* **WHAT TO PRODUCE**
In the passage on early warfare in the Near East, where were the stone agricultural tools found that give the first evidence of cultivation?

* **SOURCE DOCUMENT**

These two intriguing glimpses reveal a Near East already familiar with organized, communal violence. Knowledge of conditions prevalent at the time may help flesh out the sparse archaeological evidence from sites like Tel es-Sultan and Jebel Sahaba. The cradle of civilization is also known as the Fertile Crescent, and that name provides an important clue. In that region first grew the wild einkorn and emmer, wheats that played a pivotal role in the Neolithic Revolution — man’s transition from hunter-gatherer to emergent agrarian. Stone agricultural tools found at Karim-Shehir in northern Iraq provide the first evidence of cultivation at about 7000 b.c. Those regions were generally grassy highlands bordered by arid plains, a frontier of drastically shifting conditions that turned it into the world’s oldest battleground. For war begins over corn, not meat.

The frontier tension between the rapidly evolving agricultural societies springing up throughout the region and their wilderness-wandering counterparts, still dependent on hunting and gathering for their subsistence, may help provide the subtext for the ancient finds at Jebel Sahaba and Tel es-Sultan. We might consider those sites evidence of some of the earliest clashes of the ‘haves’ and the ‘have-nots,’ always a fruitful source of contention, and one still fueling much of the region’s deadly turbulence.

The pattern was established early: Nomads roving the marginal lands outside of the fertile areas would raid their more-settled neighbors. Initially, all the advantages were with the nomads. As John Keegan pointed out in his History of Warfare, these nomads had for centuries developed the skills that gave them mastery over the flocks on which they depended for life itself:


It was flock management, as much as slaughter and butchery, which made the pastoralists so cold-bloodedly adept at confronting the sedentary agriculturalists of the civilized lands in battle….[B]attle formations were likely to have been loose, discipline weak and battlefield behavior crowd- or herdlike. Working a herd however was the pastoralists’ stock in trade. They knew how to break a flock up into manageable sections, how to cut off a line of retreat by circling to a flank, how to compress scattered beasts into a compact mass, how to isolate flock leaders, how to dominate superior numbers by threat and menace, how to kill the chosen few while leaving the mass inert and subject to control.

In addition to these skills, the ability of hunters to kill quickly and without any trace of sentiment contrasted with the agrarians’ tendency to value domesticated animals as long-term investments and companions.

* **RAW DATA**
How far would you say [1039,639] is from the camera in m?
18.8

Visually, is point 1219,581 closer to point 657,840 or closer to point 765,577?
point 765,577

* **WORKED ANSWER**
At Karim-Shehir in northern Iraq.